Konflikt in Äthiopien droht sich auf Nachbarland Eritrea auszuweiten

Robbie Corey-Boulet
·Lesedauer: 2 Min.
Tausende Äthiopier sind vor den Kampfhandlungen geflohen
Tausende Äthiopier sind vor den Kampfhandlungen geflohen

Der Konflikt zwischen der äthiopischen Regierung und der abtrünnigen Region Tigray droht sich auf das Nachbarland Eritrea auszuweiten. Aus Tigray wurden Diplomaten zufolge am Samstag Raketen auf die eritreische Hauptstadt abgefeuert. Mehrere Geschosse seien Berichten zufolge nahe des Flughafens von Asmara eingeschlagen, sagten Diplomaten in Addis Abeba. Die in Tigray regierende Volksbefreiungsfront TPLF bekannte sich zudem zu Raketenangriffen auf die äthiopische Nachbarregion Amhara.
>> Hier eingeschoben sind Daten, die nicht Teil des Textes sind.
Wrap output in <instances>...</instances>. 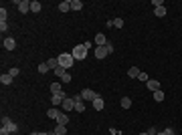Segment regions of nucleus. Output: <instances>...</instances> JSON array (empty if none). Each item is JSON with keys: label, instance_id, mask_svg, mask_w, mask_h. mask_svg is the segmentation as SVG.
<instances>
[{"label": "nucleus", "instance_id": "obj_1", "mask_svg": "<svg viewBox=\"0 0 182 135\" xmlns=\"http://www.w3.org/2000/svg\"><path fill=\"white\" fill-rule=\"evenodd\" d=\"M59 59V67H63V69H71L73 67V63H75V59H73V54H69V53H63V54H59L57 57Z\"/></svg>", "mask_w": 182, "mask_h": 135}, {"label": "nucleus", "instance_id": "obj_2", "mask_svg": "<svg viewBox=\"0 0 182 135\" xmlns=\"http://www.w3.org/2000/svg\"><path fill=\"white\" fill-rule=\"evenodd\" d=\"M87 51H89V48L85 47V44H77V47L73 48V53H71V54H73L75 61H83V59L87 57Z\"/></svg>", "mask_w": 182, "mask_h": 135}, {"label": "nucleus", "instance_id": "obj_3", "mask_svg": "<svg viewBox=\"0 0 182 135\" xmlns=\"http://www.w3.org/2000/svg\"><path fill=\"white\" fill-rule=\"evenodd\" d=\"M2 127H6V129H8V133H10V135L18 131V125H16V123H14L12 119H8V117H2Z\"/></svg>", "mask_w": 182, "mask_h": 135}, {"label": "nucleus", "instance_id": "obj_4", "mask_svg": "<svg viewBox=\"0 0 182 135\" xmlns=\"http://www.w3.org/2000/svg\"><path fill=\"white\" fill-rule=\"evenodd\" d=\"M67 99V95L63 93H53V97H51V103H53V107H59V105H63V101Z\"/></svg>", "mask_w": 182, "mask_h": 135}, {"label": "nucleus", "instance_id": "obj_5", "mask_svg": "<svg viewBox=\"0 0 182 135\" xmlns=\"http://www.w3.org/2000/svg\"><path fill=\"white\" fill-rule=\"evenodd\" d=\"M61 109H63V113H69V111H73V109H75L73 97H67V99L63 101V105H61Z\"/></svg>", "mask_w": 182, "mask_h": 135}, {"label": "nucleus", "instance_id": "obj_6", "mask_svg": "<svg viewBox=\"0 0 182 135\" xmlns=\"http://www.w3.org/2000/svg\"><path fill=\"white\" fill-rule=\"evenodd\" d=\"M81 97H83V101H95V97H97V93H95L93 89H85V91H81Z\"/></svg>", "mask_w": 182, "mask_h": 135}, {"label": "nucleus", "instance_id": "obj_7", "mask_svg": "<svg viewBox=\"0 0 182 135\" xmlns=\"http://www.w3.org/2000/svg\"><path fill=\"white\" fill-rule=\"evenodd\" d=\"M109 54V51H107V47H95V57H97V59H105V57H107Z\"/></svg>", "mask_w": 182, "mask_h": 135}, {"label": "nucleus", "instance_id": "obj_8", "mask_svg": "<svg viewBox=\"0 0 182 135\" xmlns=\"http://www.w3.org/2000/svg\"><path fill=\"white\" fill-rule=\"evenodd\" d=\"M16 6H18L20 14H24V12L30 10V2H28V0H20V2H16Z\"/></svg>", "mask_w": 182, "mask_h": 135}, {"label": "nucleus", "instance_id": "obj_9", "mask_svg": "<svg viewBox=\"0 0 182 135\" xmlns=\"http://www.w3.org/2000/svg\"><path fill=\"white\" fill-rule=\"evenodd\" d=\"M146 87H148L152 93H156V91H160V81H156V79H150V81L146 83Z\"/></svg>", "mask_w": 182, "mask_h": 135}, {"label": "nucleus", "instance_id": "obj_10", "mask_svg": "<svg viewBox=\"0 0 182 135\" xmlns=\"http://www.w3.org/2000/svg\"><path fill=\"white\" fill-rule=\"evenodd\" d=\"M95 44H97V47H105V44H107V38H105V34H101V32L95 34Z\"/></svg>", "mask_w": 182, "mask_h": 135}, {"label": "nucleus", "instance_id": "obj_11", "mask_svg": "<svg viewBox=\"0 0 182 135\" xmlns=\"http://www.w3.org/2000/svg\"><path fill=\"white\" fill-rule=\"evenodd\" d=\"M67 123H69V115L61 111V115L57 117V125H67Z\"/></svg>", "mask_w": 182, "mask_h": 135}, {"label": "nucleus", "instance_id": "obj_12", "mask_svg": "<svg viewBox=\"0 0 182 135\" xmlns=\"http://www.w3.org/2000/svg\"><path fill=\"white\" fill-rule=\"evenodd\" d=\"M93 107H95V111H101V109L105 107V103H103V99H101L99 95L95 97V101H93Z\"/></svg>", "mask_w": 182, "mask_h": 135}, {"label": "nucleus", "instance_id": "obj_13", "mask_svg": "<svg viewBox=\"0 0 182 135\" xmlns=\"http://www.w3.org/2000/svg\"><path fill=\"white\" fill-rule=\"evenodd\" d=\"M59 115H61V111H59L57 107H51V109L47 111V117H49V119H57Z\"/></svg>", "mask_w": 182, "mask_h": 135}, {"label": "nucleus", "instance_id": "obj_14", "mask_svg": "<svg viewBox=\"0 0 182 135\" xmlns=\"http://www.w3.org/2000/svg\"><path fill=\"white\" fill-rule=\"evenodd\" d=\"M14 47H16V41L14 38H4V48L6 51H14Z\"/></svg>", "mask_w": 182, "mask_h": 135}, {"label": "nucleus", "instance_id": "obj_15", "mask_svg": "<svg viewBox=\"0 0 182 135\" xmlns=\"http://www.w3.org/2000/svg\"><path fill=\"white\" fill-rule=\"evenodd\" d=\"M12 79H14V77L10 73H4L2 77H0V83H2V85H10V83H12Z\"/></svg>", "mask_w": 182, "mask_h": 135}, {"label": "nucleus", "instance_id": "obj_16", "mask_svg": "<svg viewBox=\"0 0 182 135\" xmlns=\"http://www.w3.org/2000/svg\"><path fill=\"white\" fill-rule=\"evenodd\" d=\"M59 10L61 12H69V10H71V2H69V0H63L59 4Z\"/></svg>", "mask_w": 182, "mask_h": 135}, {"label": "nucleus", "instance_id": "obj_17", "mask_svg": "<svg viewBox=\"0 0 182 135\" xmlns=\"http://www.w3.org/2000/svg\"><path fill=\"white\" fill-rule=\"evenodd\" d=\"M53 133L55 135H67V125H57Z\"/></svg>", "mask_w": 182, "mask_h": 135}, {"label": "nucleus", "instance_id": "obj_18", "mask_svg": "<svg viewBox=\"0 0 182 135\" xmlns=\"http://www.w3.org/2000/svg\"><path fill=\"white\" fill-rule=\"evenodd\" d=\"M140 73H142V71H140L138 67H132V69L128 71V77H132V79H138V77H140Z\"/></svg>", "mask_w": 182, "mask_h": 135}, {"label": "nucleus", "instance_id": "obj_19", "mask_svg": "<svg viewBox=\"0 0 182 135\" xmlns=\"http://www.w3.org/2000/svg\"><path fill=\"white\" fill-rule=\"evenodd\" d=\"M61 91H63V85H61V83H51V95L61 93Z\"/></svg>", "mask_w": 182, "mask_h": 135}, {"label": "nucleus", "instance_id": "obj_20", "mask_svg": "<svg viewBox=\"0 0 182 135\" xmlns=\"http://www.w3.org/2000/svg\"><path fill=\"white\" fill-rule=\"evenodd\" d=\"M81 8H83L81 0H71V10H81Z\"/></svg>", "mask_w": 182, "mask_h": 135}, {"label": "nucleus", "instance_id": "obj_21", "mask_svg": "<svg viewBox=\"0 0 182 135\" xmlns=\"http://www.w3.org/2000/svg\"><path fill=\"white\" fill-rule=\"evenodd\" d=\"M47 65H49V69H51V71H55V69L59 67V59H49Z\"/></svg>", "mask_w": 182, "mask_h": 135}, {"label": "nucleus", "instance_id": "obj_22", "mask_svg": "<svg viewBox=\"0 0 182 135\" xmlns=\"http://www.w3.org/2000/svg\"><path fill=\"white\" fill-rule=\"evenodd\" d=\"M120 103H121V107H123V109H129V107H132V99H129V97H123Z\"/></svg>", "mask_w": 182, "mask_h": 135}, {"label": "nucleus", "instance_id": "obj_23", "mask_svg": "<svg viewBox=\"0 0 182 135\" xmlns=\"http://www.w3.org/2000/svg\"><path fill=\"white\" fill-rule=\"evenodd\" d=\"M40 8H43V4H40V2H37V0H34V2H30V10H33V12H40Z\"/></svg>", "mask_w": 182, "mask_h": 135}, {"label": "nucleus", "instance_id": "obj_24", "mask_svg": "<svg viewBox=\"0 0 182 135\" xmlns=\"http://www.w3.org/2000/svg\"><path fill=\"white\" fill-rule=\"evenodd\" d=\"M154 14H156V16H166V6H158V8H154Z\"/></svg>", "mask_w": 182, "mask_h": 135}, {"label": "nucleus", "instance_id": "obj_25", "mask_svg": "<svg viewBox=\"0 0 182 135\" xmlns=\"http://www.w3.org/2000/svg\"><path fill=\"white\" fill-rule=\"evenodd\" d=\"M75 111H77V113H83V111H85V103L77 101V103H75Z\"/></svg>", "mask_w": 182, "mask_h": 135}, {"label": "nucleus", "instance_id": "obj_26", "mask_svg": "<svg viewBox=\"0 0 182 135\" xmlns=\"http://www.w3.org/2000/svg\"><path fill=\"white\" fill-rule=\"evenodd\" d=\"M49 71H51V69H49V65H47V63H40V65H39V73H43V75H45V73H49Z\"/></svg>", "mask_w": 182, "mask_h": 135}, {"label": "nucleus", "instance_id": "obj_27", "mask_svg": "<svg viewBox=\"0 0 182 135\" xmlns=\"http://www.w3.org/2000/svg\"><path fill=\"white\" fill-rule=\"evenodd\" d=\"M164 97H166L164 91H156V93H154V101H164Z\"/></svg>", "mask_w": 182, "mask_h": 135}, {"label": "nucleus", "instance_id": "obj_28", "mask_svg": "<svg viewBox=\"0 0 182 135\" xmlns=\"http://www.w3.org/2000/svg\"><path fill=\"white\" fill-rule=\"evenodd\" d=\"M6 16H8V12H6V8L2 6L0 8V22H6Z\"/></svg>", "mask_w": 182, "mask_h": 135}, {"label": "nucleus", "instance_id": "obj_29", "mask_svg": "<svg viewBox=\"0 0 182 135\" xmlns=\"http://www.w3.org/2000/svg\"><path fill=\"white\" fill-rule=\"evenodd\" d=\"M53 73L57 75V77H63V75L67 73V69H63V67H57V69H55V71H53Z\"/></svg>", "mask_w": 182, "mask_h": 135}, {"label": "nucleus", "instance_id": "obj_30", "mask_svg": "<svg viewBox=\"0 0 182 135\" xmlns=\"http://www.w3.org/2000/svg\"><path fill=\"white\" fill-rule=\"evenodd\" d=\"M111 26L121 28V26H123V20H121V18H115V20H111Z\"/></svg>", "mask_w": 182, "mask_h": 135}, {"label": "nucleus", "instance_id": "obj_31", "mask_svg": "<svg viewBox=\"0 0 182 135\" xmlns=\"http://www.w3.org/2000/svg\"><path fill=\"white\" fill-rule=\"evenodd\" d=\"M158 135H174V129H172V127H166L164 131H160Z\"/></svg>", "mask_w": 182, "mask_h": 135}, {"label": "nucleus", "instance_id": "obj_32", "mask_svg": "<svg viewBox=\"0 0 182 135\" xmlns=\"http://www.w3.org/2000/svg\"><path fill=\"white\" fill-rule=\"evenodd\" d=\"M61 81H63V83H71V75H69V73H65L63 77H61Z\"/></svg>", "mask_w": 182, "mask_h": 135}, {"label": "nucleus", "instance_id": "obj_33", "mask_svg": "<svg viewBox=\"0 0 182 135\" xmlns=\"http://www.w3.org/2000/svg\"><path fill=\"white\" fill-rule=\"evenodd\" d=\"M138 79H140V81H144V83H148L150 79H148V75L146 73H140V77H138Z\"/></svg>", "mask_w": 182, "mask_h": 135}, {"label": "nucleus", "instance_id": "obj_34", "mask_svg": "<svg viewBox=\"0 0 182 135\" xmlns=\"http://www.w3.org/2000/svg\"><path fill=\"white\" fill-rule=\"evenodd\" d=\"M8 73L12 75V77H16V75H18V73H20V69H16V67H12V69H10V71H8Z\"/></svg>", "mask_w": 182, "mask_h": 135}, {"label": "nucleus", "instance_id": "obj_35", "mask_svg": "<svg viewBox=\"0 0 182 135\" xmlns=\"http://www.w3.org/2000/svg\"><path fill=\"white\" fill-rule=\"evenodd\" d=\"M162 4H164L162 0H152V6H156V8H158V6H162Z\"/></svg>", "mask_w": 182, "mask_h": 135}, {"label": "nucleus", "instance_id": "obj_36", "mask_svg": "<svg viewBox=\"0 0 182 135\" xmlns=\"http://www.w3.org/2000/svg\"><path fill=\"white\" fill-rule=\"evenodd\" d=\"M148 135H158V131H156V127H150V129H148Z\"/></svg>", "mask_w": 182, "mask_h": 135}, {"label": "nucleus", "instance_id": "obj_37", "mask_svg": "<svg viewBox=\"0 0 182 135\" xmlns=\"http://www.w3.org/2000/svg\"><path fill=\"white\" fill-rule=\"evenodd\" d=\"M6 28H8V24H6V22H0V30H2V32H4Z\"/></svg>", "mask_w": 182, "mask_h": 135}, {"label": "nucleus", "instance_id": "obj_38", "mask_svg": "<svg viewBox=\"0 0 182 135\" xmlns=\"http://www.w3.org/2000/svg\"><path fill=\"white\" fill-rule=\"evenodd\" d=\"M105 47H107V51H109V54L113 53V44H111V42H107V44H105Z\"/></svg>", "mask_w": 182, "mask_h": 135}, {"label": "nucleus", "instance_id": "obj_39", "mask_svg": "<svg viewBox=\"0 0 182 135\" xmlns=\"http://www.w3.org/2000/svg\"><path fill=\"white\" fill-rule=\"evenodd\" d=\"M73 101H75V103H77V101H83V97H81V93H79V95H75V97H73Z\"/></svg>", "mask_w": 182, "mask_h": 135}, {"label": "nucleus", "instance_id": "obj_40", "mask_svg": "<svg viewBox=\"0 0 182 135\" xmlns=\"http://www.w3.org/2000/svg\"><path fill=\"white\" fill-rule=\"evenodd\" d=\"M0 135H10V133H8V129H6V127H2V129H0Z\"/></svg>", "mask_w": 182, "mask_h": 135}, {"label": "nucleus", "instance_id": "obj_41", "mask_svg": "<svg viewBox=\"0 0 182 135\" xmlns=\"http://www.w3.org/2000/svg\"><path fill=\"white\" fill-rule=\"evenodd\" d=\"M30 135H53V133H37V131H34V133H30Z\"/></svg>", "mask_w": 182, "mask_h": 135}, {"label": "nucleus", "instance_id": "obj_42", "mask_svg": "<svg viewBox=\"0 0 182 135\" xmlns=\"http://www.w3.org/2000/svg\"><path fill=\"white\" fill-rule=\"evenodd\" d=\"M140 135H148V131H142V133Z\"/></svg>", "mask_w": 182, "mask_h": 135}, {"label": "nucleus", "instance_id": "obj_43", "mask_svg": "<svg viewBox=\"0 0 182 135\" xmlns=\"http://www.w3.org/2000/svg\"><path fill=\"white\" fill-rule=\"evenodd\" d=\"M53 135H55V133H53Z\"/></svg>", "mask_w": 182, "mask_h": 135}]
</instances>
Unklar war zunächst, wie viele Geschosse abgefeuert wurden und welcher Schaden dabei entstand. Der Radiosender Erena berichtete unter Berufung auf Einwohner von Asmara von insgesamt vier Explosionen. Die TPLF hatte zuvor bereits mit Raketenangriffen auf Ziele in Eritrea gedroht. Die Volksbefreiungsfront wirft Eritrea vor, die äthiopische Regierung im Konflikt mit der TPLF zu unterstützen.

"Wir werden mit Raketen angreifen, um Militärbewegungen in Massawa und Asmara zu vereiteln", hatte Getachew Reda von der TPLF einem regionalen Fernsehsender gesagt. Massawa ist eine eritreische Hafenstadt am Roten Meer.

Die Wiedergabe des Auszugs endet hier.